Southgate stressed how needless controversies have undercut good England teams in the past, and especially hammered this point home.
“I think the biggest thing is that we have to recognise that things like this affect the team. They affect the energy. They take time to deal with. And that time would be better spent being able to focus on preparing for training, having coaching conversations with players. So it draws you away from where you really want to be. This was something we spoke at length about with all the players who were here on Monday that you want an environment with the players that the pressure on the team is not made higher than it already is by having this circus going around it. We have achieved that very well.”
It is why it feels like Southgate is entering into a new phase of his time in charge, where there is that bit more pressure.

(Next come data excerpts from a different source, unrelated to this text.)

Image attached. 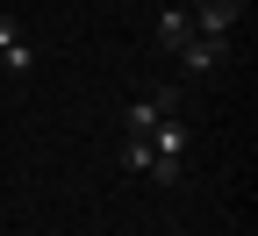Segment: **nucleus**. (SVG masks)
Instances as JSON below:
<instances>
[{
    "label": "nucleus",
    "mask_w": 258,
    "mask_h": 236,
    "mask_svg": "<svg viewBox=\"0 0 258 236\" xmlns=\"http://www.w3.org/2000/svg\"><path fill=\"white\" fill-rule=\"evenodd\" d=\"M158 115H165V108H158V93H144V100H129V136H151V129H158Z\"/></svg>",
    "instance_id": "obj_5"
},
{
    "label": "nucleus",
    "mask_w": 258,
    "mask_h": 236,
    "mask_svg": "<svg viewBox=\"0 0 258 236\" xmlns=\"http://www.w3.org/2000/svg\"><path fill=\"white\" fill-rule=\"evenodd\" d=\"M186 36H194V15L186 8H165V15H158V43H165V50H179Z\"/></svg>",
    "instance_id": "obj_4"
},
{
    "label": "nucleus",
    "mask_w": 258,
    "mask_h": 236,
    "mask_svg": "<svg viewBox=\"0 0 258 236\" xmlns=\"http://www.w3.org/2000/svg\"><path fill=\"white\" fill-rule=\"evenodd\" d=\"M237 0H201V8H194V29H201V36H230V29H237Z\"/></svg>",
    "instance_id": "obj_2"
},
{
    "label": "nucleus",
    "mask_w": 258,
    "mask_h": 236,
    "mask_svg": "<svg viewBox=\"0 0 258 236\" xmlns=\"http://www.w3.org/2000/svg\"><path fill=\"white\" fill-rule=\"evenodd\" d=\"M122 165L129 172H151V136H122Z\"/></svg>",
    "instance_id": "obj_6"
},
{
    "label": "nucleus",
    "mask_w": 258,
    "mask_h": 236,
    "mask_svg": "<svg viewBox=\"0 0 258 236\" xmlns=\"http://www.w3.org/2000/svg\"><path fill=\"white\" fill-rule=\"evenodd\" d=\"M179 57H186V72L201 79V72H215V64L230 57V43H222V36H201V29H194V36L179 43Z\"/></svg>",
    "instance_id": "obj_1"
},
{
    "label": "nucleus",
    "mask_w": 258,
    "mask_h": 236,
    "mask_svg": "<svg viewBox=\"0 0 258 236\" xmlns=\"http://www.w3.org/2000/svg\"><path fill=\"white\" fill-rule=\"evenodd\" d=\"M29 64H36V50L22 43V29L0 15V72H29Z\"/></svg>",
    "instance_id": "obj_3"
}]
</instances>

This might well be the reality of the job. There is certainly the sense that Southgate needs some convincing performances over the next week in order to prevent this kind of negative momentum growing.
The key to that, though, is a fundamental of the game: solving football issues.
Southgate does now have more pure team issues to fix than at any point during his tenure since before the 2018 World Cup. Neither his best defence nor best attack are clear. Players he has “invested a lot of time in” – to use Southgate’s own words – now find themselves not playing regularly first-team football at club level. John Stones is one of the clearest examples there.
It’s also why it’s a new test of Southgate himself, too, and one that touches on the last remaining question about his reign beyond actually winning something.
What is his exact level on the tactical and coaching side?
Few, after all, would doubt Southgate’s excellence as a man-manager and figurehead. These are both hugely important qualities in the England job, as the history of the role has proven.
Southgate manages the noise supremely, cuts out the excess, and generally says the right thing. That can have a tangible effect on his teams.
It’s just that the value of any words are entirely dependent on results. The most ludicrous sentence can suddenly sound profound after a big victory. The most sensible sentiments will be irrelevant amid a meaningful defeat.
And this is also why it’s growing into a greater challenge for Southgate.
The challenge is no longer to configure a competitive team, as he did for the 2018 World Cup and Euro 2020 qualifiers.
It is to create a team that can genuinely challenge for trophies. He is fully aware of this.
“We would not rule out [4-3-3 completely] but we have also looked a lot at the last six months in particular about teams who have won things, about the strengths of individuals in our squad so, for sure, three forwards will always be part our thinking but the balance around is that we have got to be secure.
“To win tournaments you have to keep clean sheets. We are five clean sheets on the bounce, albeit a body of work over 12 months. We need to have stability. In the biggest games, one goal can make a difference but we have obviously got to work at the team to make sure we are a team which is an attacking threat like we have been in the European qualification campaign and at the World Cup finals so there has to be a balance and that is the work you need do on the training ground.”
England have a lot of talent to do so, much of that talent coming into their prime.
It’s that growth has coincided with a number of growing problems coming together.
The importance of these games is that they offer an opportunity for some road-testing in that regard, although amid a difficult general situation, and with a wider pressure growing.
These are the eternal complications with England.
Southgate had another message for the team, that might well have been relevant to himself.
“What we feel we needed to address as a group of staff but also senior players in particular that we don’t want our good work that’s gone on to start to unravel. And the connection with the fans is a big part of why we’ve made progress over the last few years and we want to keep that.”
He needs to get back to the smoothness of the last few years, even if that is not necessarily back to normal in this job.